Chattanooga – Tennessee
Two days before leaving for the states I was having a chilled climbing session, setting and trying some hard boulder problems. I felt good and not too weak after all the food over Christmas. I felt strong and psyched. Then right at the end of my session I heard a little noise and my finger began to throb instantly. Devastated! It was the holidays and there was no chance of seeing a physio and before I knew it I was on the plane with very mixed feelings about leaving home.
I thought I had had my share of injuries for 2012 but I guess this is to be my first of 2013 and hopefully I will get injuries out of the way nice and early.
I hadn’t thought much about my trip to America at all. I knew where I was flying to and that I was going to be living in a spaceship but that was about it. I had no clue where we would be climbing or what the style was. The trip came around so quickly with Christmas being so busy but I found myself in the familiar surroundings of Manchester Airport once again leaving the rainy UK behind. The plane journey was not the best. I love children but being stuck next to a baby who cries for hours on end did not add to the comforts of the plane. After a delay in Philadelphia I arrived in Atlanta where a very kind friend of mine, Kevin, was waiting to pick me up with pink lemonade and whole foods cookies to hand… Legend!
We are actually living in this house!!!
I hadn’t seen dry rock for weeks in England and I was itching to get out and see what the Chattanooga area (where I was actually staying) had to offer. Blue skies, dense forrest and endless blocks of perfect sandstone… safe to say it’s bliss out here! I would describe the rock as a cross between font and the grit but DRY! It is super sticky and full of incredible lines. With my finger taped up I was off to test out my fear of climbing above pads. I was limited to what I could climb as anything crimpy was way too painful but there’s so much to go at that it didn’t matter at all. On day one I was very cautious of my finger but I just wanted to climb everything and holding back was hard! I did a few boulders including a really fun V10 called Biggie Shortie, a scary V9 called Bed Wetter and a few classics including The Wave V5 and Deception V7. Both beautiful lines and totally different styles of climbing. There was one boulder I wanted to try more than anything else. The Shield, it is an amazing line of creases up a smooth face. It was pretty much the only boulder I knew of in the area before coming out and it was hard.
I am not the type of person who refuses to climb anything easy and only wants to get on hard climbs but I really enjoy pushing myself and trying hard moves. I was also really psyched about testing my new strengths gained from training. I had seen videos of people climbing The Shield and walked past admiring it so many times. I felt so ready to get on it myself. So I have done some damage to a pulley in my ring finger on my left hand. It had been hurting but not too much but The Shield was not going to give me any sympathy. In fact I think I offended the boulder by trying it as it fought back and won making my finger worse.

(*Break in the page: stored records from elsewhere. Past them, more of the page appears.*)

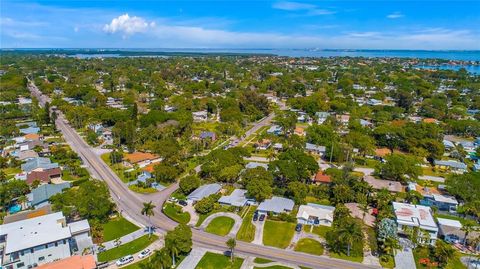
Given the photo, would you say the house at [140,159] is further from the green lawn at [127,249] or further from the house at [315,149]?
the house at [315,149]

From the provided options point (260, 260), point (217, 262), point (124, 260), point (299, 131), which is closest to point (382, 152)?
point (299, 131)

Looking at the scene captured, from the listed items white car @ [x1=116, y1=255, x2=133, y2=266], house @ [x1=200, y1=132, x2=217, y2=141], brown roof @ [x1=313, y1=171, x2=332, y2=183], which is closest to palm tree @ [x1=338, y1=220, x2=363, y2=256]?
brown roof @ [x1=313, y1=171, x2=332, y2=183]

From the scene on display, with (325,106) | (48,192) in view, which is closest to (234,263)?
(48,192)

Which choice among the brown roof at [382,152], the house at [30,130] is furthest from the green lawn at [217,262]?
the house at [30,130]

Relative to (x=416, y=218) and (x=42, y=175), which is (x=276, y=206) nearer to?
(x=416, y=218)

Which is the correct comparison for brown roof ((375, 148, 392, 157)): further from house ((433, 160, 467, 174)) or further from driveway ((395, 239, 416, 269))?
driveway ((395, 239, 416, 269))

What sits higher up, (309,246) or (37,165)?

I have been climbing for 15years and I still don’t know how to listen to my body. Knowing when to stop and rest is not as easy as it sounds as I am sure many of you will have experienced this. I guess the temptations of dry rock and perfect lines was too much for me and now I am stuck icing my finger and reading my book and watching friends pursue their projects. It is new for me to observe outside. I haven’t spent much time climbing on rock at all and when I have I have usually been really psyched and oblivious to other peoples approaches. It can be refreshing to be in a familiar surrounding but taking a new perspective. If you read my blog about Munich World Cup 2012 it is a very similar situation once again.
I took a few days off. Total rest! Filled with pancakes, baking and pizza to lift some spirits. Injuries, bad skin and coming painfully close to projects has left us all in need of some baked goods 🙂
I usually go to areas to try and climb hard because that’s what I love but now I get to enjoy climbing the classics. It is easy to let frustration and anger get the better of you. At first all I wanted to do was feel sorry for myself. But it is time to embrace the slopers and open handed holds (work on some weaknesses) and enjoy being in a world class bouldering area and not being in the rain. Little Rock City, Rock Town and Horsepens 40 are amazing places to hold back and take things easy. And maybe my finger will heal up and I can try and climb something harder towards the end of the trip. But no more pushing it for me!